Alcohol abuse can lead to a range of other societal problems.
Ms Kirby says it's an alarming pattern.

“When you link it with those things like high unemployment rates, the pattern gets exacerbated, so what seems to be true for many Maori people, and it’s certainly not going to be all Maori people, is that you have long periods where they don’t drink at all, but when alcohol is available, there is drinking until the alcohol is gone,” Kirby said.

Sandra Kirby from says binge drinking has a cost not only to families but to workplace productivity.

KING TUHEITIA IN ARAWA

A long-standing relationship between Tainui and Te Arawa will be further strengthened today during a visit to Rotorua by the new King Tuheitia.

Kingitanga spokesperson Moko Templeton says eight busloads of Kingitanga supporters travelled to the region yesterday, and were hosted by Ngati Pikiao at the Houmaitawhiti marae.

This morning the king will be welcome by the sulphur city by the rest of the Te Arawa Confederation at one of its main marae, Tamatekapua in Ohinemutu.

“There'll be full welcome for King Tuheitia from Te Arawa whanui, nga pumanawa e waru o Te Arawa, for them to then say to the king here we are, we’re open to options that might arise out of the Kingitanga movement now
under the new leadership, or there’s talk of the new pan-tribal roopu forming at Pukawa, there will be a bit of that discussion going on I'm sure,” Templeton said.

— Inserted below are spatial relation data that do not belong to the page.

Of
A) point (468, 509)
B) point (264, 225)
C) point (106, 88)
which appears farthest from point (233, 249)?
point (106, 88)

Moko Templeton says the Tainui ope will also attend the Te Wananga O Aotearoa kapa haka competitions at the Rotorua Girls' High School.

TREE CHOPPER SMITH SWINGS AX AT PARTY PARTY

The Maori Party is celebrating its first year in Parliament, but veteran activist Mike Smith isn't joining in the party.

He says initiatives like co- leader Tariana Turia's members bill to repeal the Foreshore and Seabed Act are doomed to fail.

Mr Smith says that as much as he likes the members personally, Maori party voters will become frustrated with how little the party can do in the existing political system.

“Huge expectations, little capacity to actually be able to deliver meaningfully. I think that’s going to become more and more apparent over time. I think the Maori Party will probably only maybe two or three elections before people realise there isn’t much they actually can do. I’m not blaming any individuals for that situation, it’s just a question of numbers,” Smith said.

Mike Smith says Maori unrest will continue to grow unless Maori concerns for social justice are properly addressed.

HEALTH WORKFORCE DEVELOPMENT ROADSHOW

Maori health workforce development organisation Te Rau Matatini is holding a series of regional hui this week to discuss the priorities iwi want to set in the health arena.

Advisor Megan Tunks says it is now well established that many Maori people prefer dealing with Maori health providers, but there is a shortage of available resoureces in the area.

She says the hui will help health providers target their resources better.

The roadshow is at the Manukau Institute of Technology marae in Auckland today, Rotorua tomorrow, Christchurch on Thursday and the Te Rau Matatini offices in Wellington on Friday.

HINEMOA BAKER PICKED FOR UBUD FESTIVAL

Maori musician and poet Hinemoa Baker has been chosen to attend the prestigious Ubud Writers Festiva in Indonesia next week.

The annual five-day Festival has become an important part of Bali's efforts to draw people back after the 2002 Bali bombings.

Ms Baker, who is of Ngai Tahu, Raukawa and German descent, is a late replacement for Ngati Porou writer Apirana Taylor, who couldn't make the trip.

She says she is looking forward to meeting writers from around the world, and hearing a multitude of different languages other than English.

Other writers at the festival include Anita Desai, Madhur Jaffrey and William Dalrymple.